■ PROVIDED TEXT:
__________________________________________________

(Bloomberg) -- Delta Air Lines Inc. has a "good shot" at turning a profit in the third quarter as Covid-19 vaccinations start containing the disease and pent-up travel demand turns into bookings, Chief Executive Officer Ed Bastian said. The shares rallied.
The carrier stood firm on its target of breaking even on a cash-flow basis in the second quarter despite little sign of improvement in the next few months. In the first quarter, daily cash burn will amount to $10 million to $15 million after totaling $12 million in the last three months of 2020, Delta said Thursday as it reported earnings.
The outlook from the first major U.S. airline to report results fueled industry hopes that a recovery will begin later this year after a punishing winter. Except for short-lived gains during the holidays, U.S. passenger totals in the fourth quarter languished at about a third of 2019 levels as the pandemic and government travel restrictions spurred an unprecedented drop in demand for flights. © BloombergClouds Parting
"We expect 90 days from now, hopefully, the virus is going to be in a much more contained state," Bastian said in an interview. That will help "start to get consumer confidence going, not just in air travel but in public life, and businesses will start to reopen."
Delta advanced 3.8% to $41.99 at 2:20 p.m. in New York after climbing as much as 5.4%, the most intraday since Dec. 3. Other airline stocks rose as well. Delta's shares dropped 32% in the 12 months through Wednesday, while the S&P 500 Airlines Index declined 30%.
Further growth in travel bookings are necessary for Delta to hit its break-even goal, and it's too early to tell when vaccinations become readily available and what that means for summer travel, Cowen analyst Helane Becker said in a note.
"Our stance remains that cash break-even by the spring is aggressive, given what we know now," she said. "2021 will be a tale of two halves, with 2022 likely when a new normal is formed."
American Airlines Group Inc. has projected hitting the milestone "hopefully some time in 2021." United Airlines Holdings Inc. and Southwest Airlines Co. haven't set targets.
A choppy recovery in demand early this year will be followed by an inflection point in the spring as travel restrictions ease and customer confidence starts to grow, Delta President Glen Hauenstein said on a conference call to discuss results. Sustained improvement in demand and pricing will begin in the second half.
Video: Delta CEO Ed Bastian: Demand is slow, but steadily improving (CNBC)
Leisure markets remain the best performers in Delta's network, while New York and Boston are among the weakest, the carrier said. With Congress having approved billions of dollars more in airline aid, Delta has returned all workers to full pay. The company is also reactivating some parked aircraft to prepare for renewed travel demand.

__________________________________________________

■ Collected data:
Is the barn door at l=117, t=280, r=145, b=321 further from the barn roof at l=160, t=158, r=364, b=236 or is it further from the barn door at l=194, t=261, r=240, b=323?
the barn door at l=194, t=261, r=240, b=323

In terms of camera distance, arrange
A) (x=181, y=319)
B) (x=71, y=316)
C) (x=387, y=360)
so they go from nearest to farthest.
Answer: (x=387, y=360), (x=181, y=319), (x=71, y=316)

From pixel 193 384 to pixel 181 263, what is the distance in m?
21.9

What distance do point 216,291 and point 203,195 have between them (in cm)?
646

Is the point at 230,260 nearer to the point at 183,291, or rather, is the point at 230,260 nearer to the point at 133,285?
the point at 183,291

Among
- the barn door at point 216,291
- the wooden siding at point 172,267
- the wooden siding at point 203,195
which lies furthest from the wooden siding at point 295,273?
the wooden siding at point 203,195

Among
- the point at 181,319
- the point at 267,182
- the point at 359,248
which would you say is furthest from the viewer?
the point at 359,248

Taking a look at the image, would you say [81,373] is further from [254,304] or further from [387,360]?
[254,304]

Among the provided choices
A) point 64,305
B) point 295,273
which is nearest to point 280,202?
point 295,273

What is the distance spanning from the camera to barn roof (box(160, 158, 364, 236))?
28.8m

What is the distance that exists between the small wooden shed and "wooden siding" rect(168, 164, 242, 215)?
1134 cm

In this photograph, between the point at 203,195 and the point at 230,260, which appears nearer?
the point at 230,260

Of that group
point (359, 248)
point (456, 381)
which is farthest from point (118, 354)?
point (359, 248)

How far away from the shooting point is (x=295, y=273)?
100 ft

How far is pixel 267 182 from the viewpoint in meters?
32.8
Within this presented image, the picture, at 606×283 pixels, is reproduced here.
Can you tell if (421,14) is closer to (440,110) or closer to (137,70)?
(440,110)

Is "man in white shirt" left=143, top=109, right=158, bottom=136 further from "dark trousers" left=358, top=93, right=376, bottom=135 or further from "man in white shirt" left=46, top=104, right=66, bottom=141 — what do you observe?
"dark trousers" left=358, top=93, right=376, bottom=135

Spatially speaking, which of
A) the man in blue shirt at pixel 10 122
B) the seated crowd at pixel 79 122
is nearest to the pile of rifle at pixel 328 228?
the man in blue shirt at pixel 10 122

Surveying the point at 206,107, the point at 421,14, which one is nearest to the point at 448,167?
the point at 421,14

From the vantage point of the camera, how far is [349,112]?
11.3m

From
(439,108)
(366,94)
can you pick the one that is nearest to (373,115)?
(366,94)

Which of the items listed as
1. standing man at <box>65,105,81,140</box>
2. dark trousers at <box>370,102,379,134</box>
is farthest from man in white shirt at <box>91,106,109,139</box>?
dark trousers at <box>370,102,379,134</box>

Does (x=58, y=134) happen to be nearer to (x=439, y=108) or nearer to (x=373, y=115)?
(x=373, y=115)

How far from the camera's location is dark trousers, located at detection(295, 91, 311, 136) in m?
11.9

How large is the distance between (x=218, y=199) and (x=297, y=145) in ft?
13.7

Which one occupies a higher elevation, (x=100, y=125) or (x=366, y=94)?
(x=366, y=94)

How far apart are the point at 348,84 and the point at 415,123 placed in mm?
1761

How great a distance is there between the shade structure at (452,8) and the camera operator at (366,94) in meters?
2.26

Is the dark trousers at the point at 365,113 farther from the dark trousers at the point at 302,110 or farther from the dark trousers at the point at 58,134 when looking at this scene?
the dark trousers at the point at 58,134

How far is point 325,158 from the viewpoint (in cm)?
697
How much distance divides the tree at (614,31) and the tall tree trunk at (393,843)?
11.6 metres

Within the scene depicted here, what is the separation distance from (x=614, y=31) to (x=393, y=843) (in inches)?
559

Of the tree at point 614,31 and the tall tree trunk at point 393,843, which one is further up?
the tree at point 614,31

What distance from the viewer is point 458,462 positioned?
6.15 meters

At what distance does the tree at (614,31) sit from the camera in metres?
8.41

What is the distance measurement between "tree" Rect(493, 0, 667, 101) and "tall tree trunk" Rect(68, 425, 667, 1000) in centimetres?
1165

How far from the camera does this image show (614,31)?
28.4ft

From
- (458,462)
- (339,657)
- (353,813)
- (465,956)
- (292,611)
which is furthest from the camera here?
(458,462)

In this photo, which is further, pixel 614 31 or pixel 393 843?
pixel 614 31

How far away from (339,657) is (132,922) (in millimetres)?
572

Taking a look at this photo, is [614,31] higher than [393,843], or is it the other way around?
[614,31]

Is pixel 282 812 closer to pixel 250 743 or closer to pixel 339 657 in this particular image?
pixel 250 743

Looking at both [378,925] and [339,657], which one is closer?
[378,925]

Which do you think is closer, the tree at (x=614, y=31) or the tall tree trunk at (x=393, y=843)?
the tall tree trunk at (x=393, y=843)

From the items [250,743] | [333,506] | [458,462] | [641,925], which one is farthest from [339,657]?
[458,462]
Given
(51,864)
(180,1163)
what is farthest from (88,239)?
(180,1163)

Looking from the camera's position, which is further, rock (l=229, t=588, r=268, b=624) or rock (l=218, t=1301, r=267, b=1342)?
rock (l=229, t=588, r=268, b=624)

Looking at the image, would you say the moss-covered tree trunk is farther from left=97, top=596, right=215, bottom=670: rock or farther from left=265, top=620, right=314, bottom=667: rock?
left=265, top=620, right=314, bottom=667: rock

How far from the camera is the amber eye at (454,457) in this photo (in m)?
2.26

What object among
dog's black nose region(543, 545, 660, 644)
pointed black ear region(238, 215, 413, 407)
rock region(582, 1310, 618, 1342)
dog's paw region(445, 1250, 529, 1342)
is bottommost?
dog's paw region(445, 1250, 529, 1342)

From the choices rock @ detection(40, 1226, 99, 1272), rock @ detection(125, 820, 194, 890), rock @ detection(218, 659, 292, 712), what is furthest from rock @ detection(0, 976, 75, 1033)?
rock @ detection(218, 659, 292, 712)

__________________________________________________

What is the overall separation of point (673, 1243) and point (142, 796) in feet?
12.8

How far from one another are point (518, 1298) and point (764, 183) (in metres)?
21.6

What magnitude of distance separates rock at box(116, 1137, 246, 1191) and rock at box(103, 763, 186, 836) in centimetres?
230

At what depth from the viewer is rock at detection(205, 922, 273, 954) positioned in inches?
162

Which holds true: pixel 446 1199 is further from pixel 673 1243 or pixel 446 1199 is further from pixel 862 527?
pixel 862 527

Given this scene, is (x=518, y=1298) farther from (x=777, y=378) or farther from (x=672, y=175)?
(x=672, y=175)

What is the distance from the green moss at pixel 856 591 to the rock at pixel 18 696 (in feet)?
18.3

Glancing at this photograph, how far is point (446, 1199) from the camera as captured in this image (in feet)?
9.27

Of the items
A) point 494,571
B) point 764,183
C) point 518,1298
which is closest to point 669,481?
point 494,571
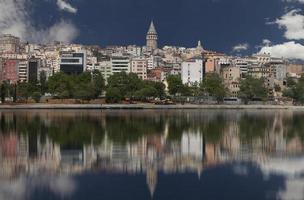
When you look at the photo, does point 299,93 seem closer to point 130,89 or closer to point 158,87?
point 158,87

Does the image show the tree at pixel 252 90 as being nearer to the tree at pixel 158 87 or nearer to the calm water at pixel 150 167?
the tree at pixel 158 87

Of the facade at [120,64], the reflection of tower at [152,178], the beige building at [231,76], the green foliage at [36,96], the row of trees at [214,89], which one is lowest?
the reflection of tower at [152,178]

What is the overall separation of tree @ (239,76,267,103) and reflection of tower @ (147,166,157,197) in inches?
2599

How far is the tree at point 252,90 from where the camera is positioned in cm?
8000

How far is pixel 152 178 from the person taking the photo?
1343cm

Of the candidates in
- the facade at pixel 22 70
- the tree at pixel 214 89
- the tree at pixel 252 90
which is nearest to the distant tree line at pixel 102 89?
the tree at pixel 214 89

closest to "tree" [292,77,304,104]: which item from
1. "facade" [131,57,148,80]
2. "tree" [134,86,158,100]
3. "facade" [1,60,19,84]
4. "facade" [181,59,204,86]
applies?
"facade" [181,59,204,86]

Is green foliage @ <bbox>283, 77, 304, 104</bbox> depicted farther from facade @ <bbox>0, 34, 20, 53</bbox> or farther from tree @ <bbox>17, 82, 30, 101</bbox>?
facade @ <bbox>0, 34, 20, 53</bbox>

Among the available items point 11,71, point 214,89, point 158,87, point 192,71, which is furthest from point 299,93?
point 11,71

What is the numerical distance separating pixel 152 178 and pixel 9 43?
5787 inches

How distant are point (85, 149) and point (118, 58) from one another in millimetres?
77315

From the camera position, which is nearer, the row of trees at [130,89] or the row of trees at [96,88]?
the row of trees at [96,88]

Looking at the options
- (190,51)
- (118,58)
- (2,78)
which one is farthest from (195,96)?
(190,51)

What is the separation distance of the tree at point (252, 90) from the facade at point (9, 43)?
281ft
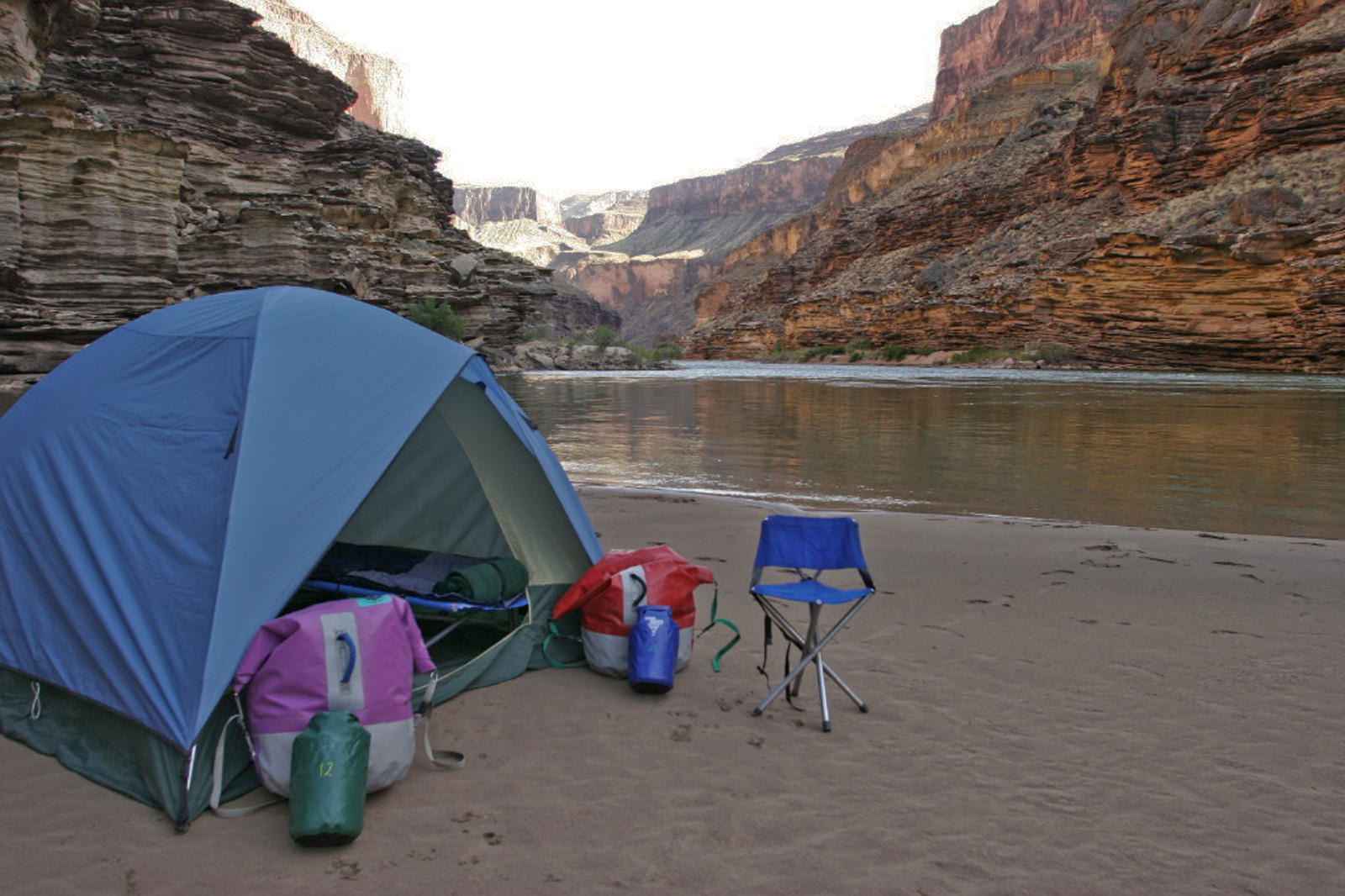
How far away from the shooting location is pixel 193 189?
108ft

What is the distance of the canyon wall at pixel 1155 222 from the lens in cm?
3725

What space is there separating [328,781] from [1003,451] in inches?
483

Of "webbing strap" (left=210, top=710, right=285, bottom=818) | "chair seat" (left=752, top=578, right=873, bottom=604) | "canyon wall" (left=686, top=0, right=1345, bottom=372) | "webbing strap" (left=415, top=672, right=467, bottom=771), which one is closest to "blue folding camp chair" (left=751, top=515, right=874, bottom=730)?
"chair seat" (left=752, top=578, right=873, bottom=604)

__________________________________________________

■ WHAT TO DO:
[A] Can you rewrite the Delta article, beginning at the words "Delta advanced 3.8%" and stopping after "Index declined 30%.", changing "Wednesday" to "Tuesday"?
[B] Do these statements agree with the Delta article? For each, answer yes or no and quote the words that decide it. (i) Delta's daily cash burn totaled $12 million in the last three months of 2020. (ii) Southwest Airlines Co. has set a target for breaking even. (iii) Delta counts New York and Boston among its strongest markets.
[C] Could you pick up the article on Delta's earnings outlook after its final sentence and continue it?
The collected data can be set aside, since none of it is needed here.

■ RESPONSES FOR EACH TASK:
[A]
Delta advanced 3.8% to $41.99 at 2:20 p.m. in New York after climbing as much as 5.4%, the most intraday since Dec. 3. Other airline stocks rose as well. Delta's shares dropped 32% in the 12 months through Tuesday, while the S&P 500 Airlines Index declined 30%.

[B]
(i) Yes: "after totaling $12 million in the last three months of 2020"
(ii) No: "United Airlines Holdings Inc. and Southwest Airlines Co. haven't set targets."
(iii) No: "while New York and Boston are among the weakest"

[C]
But the winter outlook remains weak. Travel during upcoming school spring-break holidays likely "is not going to be very strong," Bastian said, although insight is limited because consumers have been booking trips shortly before they occur. The first quarter historically is the weakest for U.S. travel.
U.S. airlines have been relying on demand for leisure travel, however meager, after business passengers all but stopped flying last year. Delta has the most at stake among big U.S. carriers from corporate travel, which usually accounts for about half the company's passenger revenue.
Still, about 80% of Delta's corporate accounts have resumed 10% to 15% of 2019 travel levels, Bastian said. Additional gains should be in the offing as coronavirus vaccines take hold.
The Atlanta-based airline reported an adjusted loss of $2.53 a share in the fourth quarter, compared with the average $2.49 loss estimated by analysts surveyed by Bloomberg. Adjusted revenue plunged 69% to $3.53 billion.
A requirement from the Centers for Disease Control and Prevention that visitors flying into the U.S. must first test negative for Covid-19 "is the first phase of starting to reopen international borders," Bastian said.
The measure initially will hurt travel from Mexico and the Caribbean, where U.S. residents have been taking vacations during the pandemic but which don't have sufficient testing resources, he said. Delta, other carriers and the CDC are discussing how to address the issue.
Delta is the only major U.S. carrier to continue blocking middle seats on its planes, at least through March 30, in an effort to promote social distancing. The airline will decide when to start selling the seats based on demand and "customer sentiment," Bastian said.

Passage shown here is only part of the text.